--- DATASET ENTRIES ---
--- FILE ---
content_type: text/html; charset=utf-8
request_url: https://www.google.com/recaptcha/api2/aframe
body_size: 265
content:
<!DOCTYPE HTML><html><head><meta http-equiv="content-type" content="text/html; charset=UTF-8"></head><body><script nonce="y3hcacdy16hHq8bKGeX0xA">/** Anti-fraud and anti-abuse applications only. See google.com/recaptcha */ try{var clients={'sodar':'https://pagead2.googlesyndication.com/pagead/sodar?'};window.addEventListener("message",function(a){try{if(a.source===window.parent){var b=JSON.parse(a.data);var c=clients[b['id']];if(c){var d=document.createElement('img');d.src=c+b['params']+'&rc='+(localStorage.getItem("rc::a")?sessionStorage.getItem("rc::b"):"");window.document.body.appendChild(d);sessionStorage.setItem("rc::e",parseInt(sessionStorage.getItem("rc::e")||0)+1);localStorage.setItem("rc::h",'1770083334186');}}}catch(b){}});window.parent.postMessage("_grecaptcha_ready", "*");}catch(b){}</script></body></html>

--- YOUR OBJECTIVE ---
Take the line with "content_type: text/html; charset=utf-8" and all lines after it through the end of the records, and write them out exactly; include nothing else.

--- YOUR RESPONSE ---
content_type: text/html; charset=utf-8
request_url: https://www.google.com/recaptcha/api2/aframe
body_size: 265
content:
<!DOCTYPE HTML><html><head><meta http-equiv="content-type" content="text/html; charset=UTF-8"></head><body><script nonce="y3hcacdy16hHq8bKGeX0xA">/** Anti-fraud and anti-abuse applications only. See google.com/recaptcha */ try{var clients={'sodar':'https://pagead2.googlesyndication.com/pagead/sodar?'};window.addEventListener("message",function(a){try{if(a.source===window.parent){var b=JSON.parse(a.data);var c=clients[b['id']];if(c){var d=document.createElement('img');d.src=c+b['params']+'&rc='+(localStorage.getItem("rc::a")?sessionStorage.getItem("rc::b"):"");window.document.body.appendChild(d);sessionStorage.setItem("rc::e",parseInt(sessionStorage.getItem("rc::e")||0)+1);localStorage.setItem("rc::h",'1770083334186');}}}catch(b){}});window.parent.postMessage("_grecaptcha_ready", "*");}catch(b){}</script></body></html>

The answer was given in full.